───── Source data ─────

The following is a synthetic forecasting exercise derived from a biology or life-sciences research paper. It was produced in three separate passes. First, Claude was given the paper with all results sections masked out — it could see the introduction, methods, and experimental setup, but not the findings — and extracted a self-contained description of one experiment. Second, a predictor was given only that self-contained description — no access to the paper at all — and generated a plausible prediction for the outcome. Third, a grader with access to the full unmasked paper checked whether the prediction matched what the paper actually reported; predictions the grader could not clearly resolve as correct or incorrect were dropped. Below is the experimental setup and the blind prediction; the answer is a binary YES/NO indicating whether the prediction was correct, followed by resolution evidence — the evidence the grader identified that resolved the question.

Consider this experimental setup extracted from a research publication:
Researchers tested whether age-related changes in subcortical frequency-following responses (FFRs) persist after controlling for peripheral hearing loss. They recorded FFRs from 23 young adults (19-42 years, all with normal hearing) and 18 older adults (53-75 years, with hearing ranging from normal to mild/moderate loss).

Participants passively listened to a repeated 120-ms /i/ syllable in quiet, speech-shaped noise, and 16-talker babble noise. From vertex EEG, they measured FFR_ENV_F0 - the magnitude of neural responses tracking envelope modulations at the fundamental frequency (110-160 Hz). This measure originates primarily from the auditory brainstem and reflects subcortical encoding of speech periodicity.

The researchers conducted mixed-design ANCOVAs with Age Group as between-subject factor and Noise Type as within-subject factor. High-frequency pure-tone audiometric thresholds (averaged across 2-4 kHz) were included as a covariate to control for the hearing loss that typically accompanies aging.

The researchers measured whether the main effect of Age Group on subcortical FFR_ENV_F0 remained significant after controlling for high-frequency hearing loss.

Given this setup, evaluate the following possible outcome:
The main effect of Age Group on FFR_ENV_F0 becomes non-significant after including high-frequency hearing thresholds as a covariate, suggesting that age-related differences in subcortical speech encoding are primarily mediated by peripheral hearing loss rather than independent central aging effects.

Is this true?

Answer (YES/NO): NO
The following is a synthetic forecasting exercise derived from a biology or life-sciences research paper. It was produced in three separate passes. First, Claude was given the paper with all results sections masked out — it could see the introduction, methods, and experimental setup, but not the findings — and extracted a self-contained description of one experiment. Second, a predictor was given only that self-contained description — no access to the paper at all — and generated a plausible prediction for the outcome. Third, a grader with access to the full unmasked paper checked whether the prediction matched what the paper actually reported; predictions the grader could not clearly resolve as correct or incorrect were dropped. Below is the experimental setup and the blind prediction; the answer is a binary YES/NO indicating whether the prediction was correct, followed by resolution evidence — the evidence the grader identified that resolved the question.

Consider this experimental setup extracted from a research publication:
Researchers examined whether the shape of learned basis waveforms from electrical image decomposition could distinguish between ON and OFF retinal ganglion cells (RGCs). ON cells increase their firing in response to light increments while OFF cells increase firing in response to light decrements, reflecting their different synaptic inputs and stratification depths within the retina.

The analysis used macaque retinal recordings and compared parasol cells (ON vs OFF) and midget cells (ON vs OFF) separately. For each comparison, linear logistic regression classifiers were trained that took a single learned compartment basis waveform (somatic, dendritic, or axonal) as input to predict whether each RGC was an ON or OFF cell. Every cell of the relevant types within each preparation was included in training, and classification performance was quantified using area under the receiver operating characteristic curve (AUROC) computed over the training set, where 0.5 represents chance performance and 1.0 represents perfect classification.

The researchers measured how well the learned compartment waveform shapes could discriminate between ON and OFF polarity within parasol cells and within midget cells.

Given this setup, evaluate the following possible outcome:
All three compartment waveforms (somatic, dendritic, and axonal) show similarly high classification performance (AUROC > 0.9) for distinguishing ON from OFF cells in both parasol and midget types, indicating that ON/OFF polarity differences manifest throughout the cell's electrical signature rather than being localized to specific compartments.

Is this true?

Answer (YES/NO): NO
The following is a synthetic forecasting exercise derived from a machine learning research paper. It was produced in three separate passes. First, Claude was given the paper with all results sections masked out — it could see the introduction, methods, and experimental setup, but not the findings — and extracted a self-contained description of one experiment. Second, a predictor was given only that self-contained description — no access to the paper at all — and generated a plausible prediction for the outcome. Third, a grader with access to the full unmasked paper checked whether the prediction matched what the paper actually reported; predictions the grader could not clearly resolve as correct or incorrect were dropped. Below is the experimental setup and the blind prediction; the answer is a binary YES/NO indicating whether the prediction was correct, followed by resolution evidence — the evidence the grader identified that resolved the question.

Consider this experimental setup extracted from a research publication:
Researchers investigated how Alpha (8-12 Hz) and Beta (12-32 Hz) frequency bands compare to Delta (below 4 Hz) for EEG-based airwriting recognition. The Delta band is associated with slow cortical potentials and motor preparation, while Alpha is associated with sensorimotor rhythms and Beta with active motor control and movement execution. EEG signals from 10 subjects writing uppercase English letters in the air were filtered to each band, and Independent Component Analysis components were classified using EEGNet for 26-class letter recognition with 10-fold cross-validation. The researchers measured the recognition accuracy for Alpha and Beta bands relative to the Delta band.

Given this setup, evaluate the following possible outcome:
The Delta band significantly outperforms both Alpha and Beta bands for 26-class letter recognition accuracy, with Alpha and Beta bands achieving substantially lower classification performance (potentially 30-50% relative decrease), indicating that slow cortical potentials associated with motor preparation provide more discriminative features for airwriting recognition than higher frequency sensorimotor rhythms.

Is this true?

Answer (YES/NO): NO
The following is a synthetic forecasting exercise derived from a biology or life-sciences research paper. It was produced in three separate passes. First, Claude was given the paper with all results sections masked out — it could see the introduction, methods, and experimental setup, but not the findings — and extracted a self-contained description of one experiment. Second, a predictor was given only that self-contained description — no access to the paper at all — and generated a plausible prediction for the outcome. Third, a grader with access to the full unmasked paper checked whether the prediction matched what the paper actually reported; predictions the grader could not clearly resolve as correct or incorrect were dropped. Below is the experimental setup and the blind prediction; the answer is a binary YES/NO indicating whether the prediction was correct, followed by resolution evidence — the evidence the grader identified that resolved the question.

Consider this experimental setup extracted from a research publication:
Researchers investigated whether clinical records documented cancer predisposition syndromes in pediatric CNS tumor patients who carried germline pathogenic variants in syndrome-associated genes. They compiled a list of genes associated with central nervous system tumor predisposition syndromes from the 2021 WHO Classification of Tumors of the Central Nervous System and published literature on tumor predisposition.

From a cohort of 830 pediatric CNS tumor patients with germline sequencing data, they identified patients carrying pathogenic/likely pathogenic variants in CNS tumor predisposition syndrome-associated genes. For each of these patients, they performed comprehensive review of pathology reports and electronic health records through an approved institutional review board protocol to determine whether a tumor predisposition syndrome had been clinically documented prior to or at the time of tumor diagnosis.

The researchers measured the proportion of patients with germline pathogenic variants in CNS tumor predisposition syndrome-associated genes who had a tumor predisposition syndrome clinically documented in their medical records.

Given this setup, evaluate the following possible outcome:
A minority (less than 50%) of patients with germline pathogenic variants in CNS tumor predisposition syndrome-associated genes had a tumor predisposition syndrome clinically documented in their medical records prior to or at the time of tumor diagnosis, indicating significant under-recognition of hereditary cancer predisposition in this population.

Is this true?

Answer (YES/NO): NO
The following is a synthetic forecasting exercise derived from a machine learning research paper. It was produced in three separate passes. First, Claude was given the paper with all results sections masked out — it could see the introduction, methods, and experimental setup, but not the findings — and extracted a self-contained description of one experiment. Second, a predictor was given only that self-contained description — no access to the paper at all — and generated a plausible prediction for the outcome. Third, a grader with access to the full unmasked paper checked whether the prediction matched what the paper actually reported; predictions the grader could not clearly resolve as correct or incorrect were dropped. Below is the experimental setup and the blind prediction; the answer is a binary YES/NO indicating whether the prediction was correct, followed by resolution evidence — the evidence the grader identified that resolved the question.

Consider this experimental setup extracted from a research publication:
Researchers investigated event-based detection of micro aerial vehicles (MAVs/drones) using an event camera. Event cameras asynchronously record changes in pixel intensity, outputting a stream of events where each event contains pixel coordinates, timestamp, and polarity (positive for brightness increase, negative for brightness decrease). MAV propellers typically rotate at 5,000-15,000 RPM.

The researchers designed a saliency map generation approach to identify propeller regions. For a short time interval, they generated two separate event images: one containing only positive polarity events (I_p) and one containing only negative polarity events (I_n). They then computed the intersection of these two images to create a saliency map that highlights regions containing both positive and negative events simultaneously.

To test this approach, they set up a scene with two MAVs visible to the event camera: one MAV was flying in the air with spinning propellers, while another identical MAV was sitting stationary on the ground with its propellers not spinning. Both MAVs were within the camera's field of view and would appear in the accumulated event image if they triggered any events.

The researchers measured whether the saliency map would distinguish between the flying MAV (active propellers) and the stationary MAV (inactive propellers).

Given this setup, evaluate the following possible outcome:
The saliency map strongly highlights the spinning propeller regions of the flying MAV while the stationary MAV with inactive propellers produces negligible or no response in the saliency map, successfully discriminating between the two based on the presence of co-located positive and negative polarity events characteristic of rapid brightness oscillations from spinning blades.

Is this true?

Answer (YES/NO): YES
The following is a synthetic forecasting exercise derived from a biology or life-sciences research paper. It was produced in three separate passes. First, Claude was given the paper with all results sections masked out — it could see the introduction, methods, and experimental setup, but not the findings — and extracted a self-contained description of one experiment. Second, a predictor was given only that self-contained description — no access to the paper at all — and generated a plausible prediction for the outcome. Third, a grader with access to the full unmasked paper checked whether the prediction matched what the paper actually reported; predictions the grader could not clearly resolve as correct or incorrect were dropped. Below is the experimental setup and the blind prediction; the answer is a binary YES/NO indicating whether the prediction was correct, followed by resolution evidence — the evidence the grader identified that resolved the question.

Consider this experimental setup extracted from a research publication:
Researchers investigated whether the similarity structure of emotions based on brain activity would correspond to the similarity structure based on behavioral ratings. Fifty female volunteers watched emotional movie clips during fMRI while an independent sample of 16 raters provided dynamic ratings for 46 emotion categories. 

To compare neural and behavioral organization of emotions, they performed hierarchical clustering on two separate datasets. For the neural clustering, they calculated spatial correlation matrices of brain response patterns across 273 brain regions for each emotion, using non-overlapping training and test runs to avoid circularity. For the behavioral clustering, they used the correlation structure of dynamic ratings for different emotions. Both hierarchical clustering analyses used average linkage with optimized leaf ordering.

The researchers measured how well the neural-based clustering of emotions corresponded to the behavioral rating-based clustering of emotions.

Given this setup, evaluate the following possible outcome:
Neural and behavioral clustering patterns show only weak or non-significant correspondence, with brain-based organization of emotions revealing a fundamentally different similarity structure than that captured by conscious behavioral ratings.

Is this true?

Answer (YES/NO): YES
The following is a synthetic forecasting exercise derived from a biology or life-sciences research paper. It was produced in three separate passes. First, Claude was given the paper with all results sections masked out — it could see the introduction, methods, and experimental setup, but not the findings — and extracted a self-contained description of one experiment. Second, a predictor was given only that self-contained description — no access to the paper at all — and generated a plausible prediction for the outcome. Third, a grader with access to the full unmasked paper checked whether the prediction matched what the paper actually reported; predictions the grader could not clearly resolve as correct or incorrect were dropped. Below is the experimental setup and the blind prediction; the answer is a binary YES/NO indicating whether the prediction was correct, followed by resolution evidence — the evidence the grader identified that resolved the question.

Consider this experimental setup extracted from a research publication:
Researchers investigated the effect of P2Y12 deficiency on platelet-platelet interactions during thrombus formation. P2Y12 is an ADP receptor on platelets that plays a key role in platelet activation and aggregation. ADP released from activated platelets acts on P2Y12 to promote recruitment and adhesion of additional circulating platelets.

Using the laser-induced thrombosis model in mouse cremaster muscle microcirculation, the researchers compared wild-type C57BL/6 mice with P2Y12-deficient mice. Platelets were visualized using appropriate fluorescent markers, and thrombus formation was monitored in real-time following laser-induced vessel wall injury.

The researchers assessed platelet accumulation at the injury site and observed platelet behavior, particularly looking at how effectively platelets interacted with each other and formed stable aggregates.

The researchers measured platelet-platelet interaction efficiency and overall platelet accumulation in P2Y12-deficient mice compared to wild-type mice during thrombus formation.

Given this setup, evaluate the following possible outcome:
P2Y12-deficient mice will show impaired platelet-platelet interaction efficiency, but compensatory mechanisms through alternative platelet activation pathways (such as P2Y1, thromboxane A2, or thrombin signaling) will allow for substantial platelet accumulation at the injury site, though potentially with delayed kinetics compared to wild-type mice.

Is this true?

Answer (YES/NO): NO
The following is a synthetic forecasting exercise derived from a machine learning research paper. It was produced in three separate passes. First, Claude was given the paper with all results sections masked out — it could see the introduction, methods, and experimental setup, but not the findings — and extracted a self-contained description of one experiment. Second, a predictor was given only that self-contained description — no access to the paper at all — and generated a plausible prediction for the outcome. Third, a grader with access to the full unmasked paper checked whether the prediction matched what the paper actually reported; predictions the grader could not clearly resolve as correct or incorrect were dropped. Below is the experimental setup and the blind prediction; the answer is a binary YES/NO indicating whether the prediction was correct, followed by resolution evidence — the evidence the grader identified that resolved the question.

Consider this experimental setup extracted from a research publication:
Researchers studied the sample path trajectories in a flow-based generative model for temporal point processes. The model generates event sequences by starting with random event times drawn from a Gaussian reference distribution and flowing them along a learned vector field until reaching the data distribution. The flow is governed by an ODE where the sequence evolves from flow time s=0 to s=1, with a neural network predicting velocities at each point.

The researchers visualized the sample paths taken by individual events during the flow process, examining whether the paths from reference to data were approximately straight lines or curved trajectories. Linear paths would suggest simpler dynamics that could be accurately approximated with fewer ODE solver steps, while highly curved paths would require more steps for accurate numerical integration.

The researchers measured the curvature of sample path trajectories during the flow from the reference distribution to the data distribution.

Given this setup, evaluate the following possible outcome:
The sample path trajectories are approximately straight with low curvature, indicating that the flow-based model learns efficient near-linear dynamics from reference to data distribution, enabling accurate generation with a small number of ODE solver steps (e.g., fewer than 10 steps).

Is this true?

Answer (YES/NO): YES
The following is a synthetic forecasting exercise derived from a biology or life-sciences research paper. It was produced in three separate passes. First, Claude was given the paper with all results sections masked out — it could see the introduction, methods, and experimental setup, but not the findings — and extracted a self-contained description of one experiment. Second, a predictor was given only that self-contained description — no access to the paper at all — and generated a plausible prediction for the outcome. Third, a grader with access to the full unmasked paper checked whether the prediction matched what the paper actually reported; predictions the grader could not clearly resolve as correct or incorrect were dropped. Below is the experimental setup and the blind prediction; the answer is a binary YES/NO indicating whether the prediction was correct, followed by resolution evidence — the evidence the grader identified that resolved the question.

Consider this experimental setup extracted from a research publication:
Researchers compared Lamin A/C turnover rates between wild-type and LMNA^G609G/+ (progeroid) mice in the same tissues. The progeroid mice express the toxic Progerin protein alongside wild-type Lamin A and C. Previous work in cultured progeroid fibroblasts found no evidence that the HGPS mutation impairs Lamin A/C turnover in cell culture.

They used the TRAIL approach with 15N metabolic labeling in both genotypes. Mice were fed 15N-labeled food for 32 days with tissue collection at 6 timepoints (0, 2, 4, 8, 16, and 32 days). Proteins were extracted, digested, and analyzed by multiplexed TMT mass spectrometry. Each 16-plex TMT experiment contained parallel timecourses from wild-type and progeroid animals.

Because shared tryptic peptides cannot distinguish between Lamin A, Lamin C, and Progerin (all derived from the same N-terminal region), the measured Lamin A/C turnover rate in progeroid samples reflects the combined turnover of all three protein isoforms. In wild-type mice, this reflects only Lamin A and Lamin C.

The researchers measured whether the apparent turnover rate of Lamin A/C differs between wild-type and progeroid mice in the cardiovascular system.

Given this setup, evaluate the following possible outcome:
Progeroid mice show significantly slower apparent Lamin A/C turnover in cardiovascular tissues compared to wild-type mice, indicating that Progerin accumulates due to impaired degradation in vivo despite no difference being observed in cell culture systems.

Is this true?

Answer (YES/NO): YES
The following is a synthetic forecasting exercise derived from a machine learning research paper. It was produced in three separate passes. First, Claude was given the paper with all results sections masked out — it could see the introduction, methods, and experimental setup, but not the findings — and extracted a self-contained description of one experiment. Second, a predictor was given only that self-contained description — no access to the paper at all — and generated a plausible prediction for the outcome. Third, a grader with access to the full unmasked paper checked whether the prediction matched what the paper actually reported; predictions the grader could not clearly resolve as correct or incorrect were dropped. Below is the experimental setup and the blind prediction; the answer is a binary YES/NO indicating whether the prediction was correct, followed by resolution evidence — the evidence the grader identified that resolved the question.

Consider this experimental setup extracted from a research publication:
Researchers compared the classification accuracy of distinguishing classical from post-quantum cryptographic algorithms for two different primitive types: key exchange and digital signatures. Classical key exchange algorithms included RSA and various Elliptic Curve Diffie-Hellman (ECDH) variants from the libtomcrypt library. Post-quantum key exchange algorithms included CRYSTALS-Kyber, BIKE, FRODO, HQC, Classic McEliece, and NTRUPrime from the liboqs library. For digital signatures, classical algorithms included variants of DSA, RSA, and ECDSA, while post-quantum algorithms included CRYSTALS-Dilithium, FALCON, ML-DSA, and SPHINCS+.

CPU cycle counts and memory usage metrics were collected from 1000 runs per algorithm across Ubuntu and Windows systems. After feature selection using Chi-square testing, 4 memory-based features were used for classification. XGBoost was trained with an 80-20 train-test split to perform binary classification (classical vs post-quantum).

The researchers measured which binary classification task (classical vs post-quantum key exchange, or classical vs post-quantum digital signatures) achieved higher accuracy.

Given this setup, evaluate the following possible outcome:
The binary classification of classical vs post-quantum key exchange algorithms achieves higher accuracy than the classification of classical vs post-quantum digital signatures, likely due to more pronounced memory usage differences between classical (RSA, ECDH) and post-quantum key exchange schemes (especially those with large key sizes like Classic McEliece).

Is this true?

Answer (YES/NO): NO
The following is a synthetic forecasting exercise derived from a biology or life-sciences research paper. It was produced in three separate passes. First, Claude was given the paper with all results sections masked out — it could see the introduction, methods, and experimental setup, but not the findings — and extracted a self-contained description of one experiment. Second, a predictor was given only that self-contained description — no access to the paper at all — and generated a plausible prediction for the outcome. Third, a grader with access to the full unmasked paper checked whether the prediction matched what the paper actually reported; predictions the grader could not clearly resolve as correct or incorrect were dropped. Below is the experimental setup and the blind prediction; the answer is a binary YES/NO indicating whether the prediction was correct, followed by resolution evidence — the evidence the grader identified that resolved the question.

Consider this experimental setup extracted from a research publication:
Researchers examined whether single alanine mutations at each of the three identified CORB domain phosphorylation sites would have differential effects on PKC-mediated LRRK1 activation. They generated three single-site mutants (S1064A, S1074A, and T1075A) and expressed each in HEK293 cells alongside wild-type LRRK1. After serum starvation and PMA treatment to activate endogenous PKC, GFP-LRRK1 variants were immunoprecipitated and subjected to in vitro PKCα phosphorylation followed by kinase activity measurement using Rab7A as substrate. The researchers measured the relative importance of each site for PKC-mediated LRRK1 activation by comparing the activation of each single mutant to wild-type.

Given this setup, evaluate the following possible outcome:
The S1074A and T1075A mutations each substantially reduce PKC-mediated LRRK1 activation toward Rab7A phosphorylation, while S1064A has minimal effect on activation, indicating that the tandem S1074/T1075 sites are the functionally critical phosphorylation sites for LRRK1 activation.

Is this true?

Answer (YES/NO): NO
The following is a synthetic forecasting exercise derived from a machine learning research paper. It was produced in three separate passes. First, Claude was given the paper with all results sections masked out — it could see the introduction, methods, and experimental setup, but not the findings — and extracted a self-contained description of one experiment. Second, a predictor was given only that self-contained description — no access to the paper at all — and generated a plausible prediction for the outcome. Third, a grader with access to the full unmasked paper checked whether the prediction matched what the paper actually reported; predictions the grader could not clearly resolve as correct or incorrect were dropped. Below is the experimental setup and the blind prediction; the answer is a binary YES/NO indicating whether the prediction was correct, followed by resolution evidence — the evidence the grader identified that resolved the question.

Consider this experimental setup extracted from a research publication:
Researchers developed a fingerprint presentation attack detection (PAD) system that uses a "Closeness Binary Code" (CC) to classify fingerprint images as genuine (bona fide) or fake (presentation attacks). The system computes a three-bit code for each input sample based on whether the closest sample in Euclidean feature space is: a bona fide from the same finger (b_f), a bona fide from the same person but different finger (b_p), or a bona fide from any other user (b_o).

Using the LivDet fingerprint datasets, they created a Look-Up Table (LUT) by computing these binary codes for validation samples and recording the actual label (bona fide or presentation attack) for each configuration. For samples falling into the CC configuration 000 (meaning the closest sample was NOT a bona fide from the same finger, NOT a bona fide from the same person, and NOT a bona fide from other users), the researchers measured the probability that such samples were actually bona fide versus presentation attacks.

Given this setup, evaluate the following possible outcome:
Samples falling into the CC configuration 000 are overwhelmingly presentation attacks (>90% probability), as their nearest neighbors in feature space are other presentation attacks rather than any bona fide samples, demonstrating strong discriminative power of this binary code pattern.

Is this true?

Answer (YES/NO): YES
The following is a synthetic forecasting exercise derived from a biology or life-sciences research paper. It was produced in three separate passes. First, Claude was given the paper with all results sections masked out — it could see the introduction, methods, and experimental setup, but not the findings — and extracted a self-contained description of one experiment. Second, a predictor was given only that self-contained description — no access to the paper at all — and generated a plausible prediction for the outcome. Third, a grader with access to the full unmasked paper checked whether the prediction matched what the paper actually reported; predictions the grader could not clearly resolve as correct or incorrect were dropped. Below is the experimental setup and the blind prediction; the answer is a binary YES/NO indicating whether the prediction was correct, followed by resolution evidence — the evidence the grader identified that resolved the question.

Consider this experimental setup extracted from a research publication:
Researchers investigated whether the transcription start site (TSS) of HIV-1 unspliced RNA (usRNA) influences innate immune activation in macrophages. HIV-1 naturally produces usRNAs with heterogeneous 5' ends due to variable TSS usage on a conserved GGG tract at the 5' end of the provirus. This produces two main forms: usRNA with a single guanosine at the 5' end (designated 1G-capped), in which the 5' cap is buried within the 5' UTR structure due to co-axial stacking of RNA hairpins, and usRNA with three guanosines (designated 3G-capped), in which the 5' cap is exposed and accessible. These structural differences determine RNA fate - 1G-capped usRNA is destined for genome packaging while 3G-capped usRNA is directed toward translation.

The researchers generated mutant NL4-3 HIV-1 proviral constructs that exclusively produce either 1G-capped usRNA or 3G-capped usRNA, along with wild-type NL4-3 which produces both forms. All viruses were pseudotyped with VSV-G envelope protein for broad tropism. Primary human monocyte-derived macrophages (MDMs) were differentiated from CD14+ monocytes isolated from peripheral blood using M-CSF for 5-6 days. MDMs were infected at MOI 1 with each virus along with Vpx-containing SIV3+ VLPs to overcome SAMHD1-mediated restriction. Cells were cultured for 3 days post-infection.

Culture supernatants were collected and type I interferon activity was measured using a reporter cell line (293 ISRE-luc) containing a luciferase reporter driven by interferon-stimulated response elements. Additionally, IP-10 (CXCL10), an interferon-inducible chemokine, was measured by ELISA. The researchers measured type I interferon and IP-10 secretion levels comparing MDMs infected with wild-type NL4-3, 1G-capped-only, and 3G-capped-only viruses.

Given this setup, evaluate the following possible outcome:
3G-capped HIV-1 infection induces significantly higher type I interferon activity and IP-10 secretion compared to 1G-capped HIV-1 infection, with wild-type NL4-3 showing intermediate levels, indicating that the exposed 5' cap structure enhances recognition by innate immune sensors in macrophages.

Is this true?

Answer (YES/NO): NO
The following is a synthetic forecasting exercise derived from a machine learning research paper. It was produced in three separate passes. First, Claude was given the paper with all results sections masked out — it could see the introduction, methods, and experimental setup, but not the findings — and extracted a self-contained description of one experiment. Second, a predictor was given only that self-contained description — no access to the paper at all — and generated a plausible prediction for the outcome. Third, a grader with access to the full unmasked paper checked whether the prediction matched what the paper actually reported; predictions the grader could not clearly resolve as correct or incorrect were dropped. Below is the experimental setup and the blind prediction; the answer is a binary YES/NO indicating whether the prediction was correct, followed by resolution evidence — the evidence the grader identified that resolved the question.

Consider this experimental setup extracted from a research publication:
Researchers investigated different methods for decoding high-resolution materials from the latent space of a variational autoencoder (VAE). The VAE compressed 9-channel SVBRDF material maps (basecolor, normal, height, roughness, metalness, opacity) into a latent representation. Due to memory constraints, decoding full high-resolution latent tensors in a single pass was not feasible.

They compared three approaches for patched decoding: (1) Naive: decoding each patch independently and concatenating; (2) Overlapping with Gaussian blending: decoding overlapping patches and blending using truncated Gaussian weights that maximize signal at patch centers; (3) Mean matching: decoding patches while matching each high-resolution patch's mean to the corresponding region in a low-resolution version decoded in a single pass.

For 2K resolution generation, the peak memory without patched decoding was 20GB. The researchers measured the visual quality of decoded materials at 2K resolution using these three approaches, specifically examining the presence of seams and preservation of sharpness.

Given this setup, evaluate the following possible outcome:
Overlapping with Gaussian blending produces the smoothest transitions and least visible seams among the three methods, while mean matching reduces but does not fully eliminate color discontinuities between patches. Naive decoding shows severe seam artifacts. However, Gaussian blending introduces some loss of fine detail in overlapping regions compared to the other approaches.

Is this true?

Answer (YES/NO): NO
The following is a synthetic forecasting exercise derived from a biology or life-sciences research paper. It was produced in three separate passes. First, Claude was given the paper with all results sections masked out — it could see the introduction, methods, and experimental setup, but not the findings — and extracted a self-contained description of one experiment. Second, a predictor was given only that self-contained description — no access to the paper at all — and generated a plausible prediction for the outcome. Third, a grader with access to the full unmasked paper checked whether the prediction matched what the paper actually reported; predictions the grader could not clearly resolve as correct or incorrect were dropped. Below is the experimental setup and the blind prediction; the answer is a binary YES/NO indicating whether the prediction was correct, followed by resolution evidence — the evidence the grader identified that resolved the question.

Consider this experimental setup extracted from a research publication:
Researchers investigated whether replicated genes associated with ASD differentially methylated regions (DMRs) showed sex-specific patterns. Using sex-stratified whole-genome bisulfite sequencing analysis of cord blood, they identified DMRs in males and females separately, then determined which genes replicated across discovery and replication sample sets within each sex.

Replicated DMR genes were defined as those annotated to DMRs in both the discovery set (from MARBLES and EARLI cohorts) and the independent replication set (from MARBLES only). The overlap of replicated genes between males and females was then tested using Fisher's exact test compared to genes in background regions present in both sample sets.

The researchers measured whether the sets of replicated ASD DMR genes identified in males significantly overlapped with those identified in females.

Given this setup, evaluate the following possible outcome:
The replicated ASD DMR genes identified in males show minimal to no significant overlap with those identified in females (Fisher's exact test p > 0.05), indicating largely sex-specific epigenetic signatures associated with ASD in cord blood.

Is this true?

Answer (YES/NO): NO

─────

◆ Task requirements:
Among the lines of the data, find every one that holds "encoding" and copy it.

◆ Exercise output:
Participants passively listened to a repeated 120-ms /i/ syllable in quiet, speech-shaped noise, and 16-talker babble noise. From vertex EEG, they measured FFR_ENV_F0 - the magnitude of neural responses tracking envelope modulations at the fundamental frequency (110-160 Hz). This measure originates primarily from the auditory brainstem and reflects subcortical encoding of speech periodicity.
The main effect of Age Group on FFR_ENV_F0 becomes non-significant after including high-frequency hearing thresholds as a covariate, suggesting that age-related differences in subcortical speech encoding are primarily mediated by peripheral hearing loss rather than independent central aging effects.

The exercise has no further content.